> **Stated exercise**: Retype the stretch of the email about aspirated fricatives from "From:Yoon Ha Lee" through "aspirated fricative. :-)", keeping every character unchanged.

> **Excerpted text**:
***

From:Yoon Ha Lee <yl112@...>
Date:Wednesday, October 25, 2000, 22:01
On Wed, 25 Oct 2000, H. S. Teoh wrote:

> On Wed, Oct 25, 2000 at 08:18:08PM +0200, Kristian Jensen wrote: > [snip] > > If you guys want to acheive an orally aspirated fricative, then what you > [snip suggestions] > > Hmm, interesting. I tried pronouncing an aspirated [s], and it came out > like an [s] followed immediately by a [h]. It didn't sound very much > different, at least to my ears (probably because [s] and [s<h>] are > allophonic to me), but I did the "paper test" and the paper flapped, so it > *was* an aspirated fricative. :-)
> What I did was simply to pronounce an [s] but give it an extra puff of air > toward the end of the frication (almost like pronouncing "s-hha", where > the "hh" is almost like an ejective. For me, this works with aspirating > [f], [s], [C] and [T]. [x] seems to sound a bit too much like [h].

***

> **Rows**:
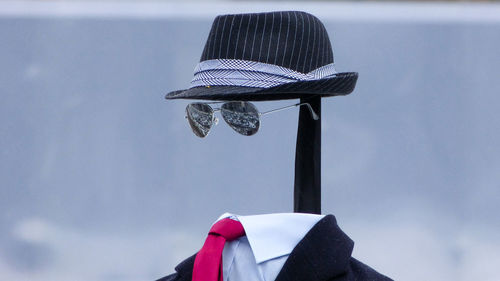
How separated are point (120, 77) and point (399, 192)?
118 centimetres

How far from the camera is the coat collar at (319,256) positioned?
141cm

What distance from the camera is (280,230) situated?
1469mm

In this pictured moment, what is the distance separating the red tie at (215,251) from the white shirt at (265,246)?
0.02 metres

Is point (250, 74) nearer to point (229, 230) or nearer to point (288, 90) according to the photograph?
point (288, 90)

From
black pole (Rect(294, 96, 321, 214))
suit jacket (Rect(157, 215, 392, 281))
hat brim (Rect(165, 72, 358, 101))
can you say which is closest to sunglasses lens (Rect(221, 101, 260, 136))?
hat brim (Rect(165, 72, 358, 101))

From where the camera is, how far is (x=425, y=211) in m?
2.73

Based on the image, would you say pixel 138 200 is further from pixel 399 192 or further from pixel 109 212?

***

> **Task result**:
From:Yoon Ha Lee <yl112@...>
Date:Wednesday, October 25, 2000, 22:01
On Wed, 25 Oct 2000, H. S. Teoh wrote:

> On Wed, Oct 25, 2000 at 08:18:08PM +0200, Kristian Jensen wrote: > [snip] > > If you guys want to acheive an orally aspirated fricative, then what you > [snip suggestions] > > Hmm, interesting. I tried pronouncing an aspirated [s], and it came out > like an [s] followed immediately by a [h]. It didn't sound very much > different, at least to my ears (probably because [s] and [s<h>] are > allophonic to me), but I did the "paper test" and the paper flapped, so it > *was* an aspirated fricative. :-)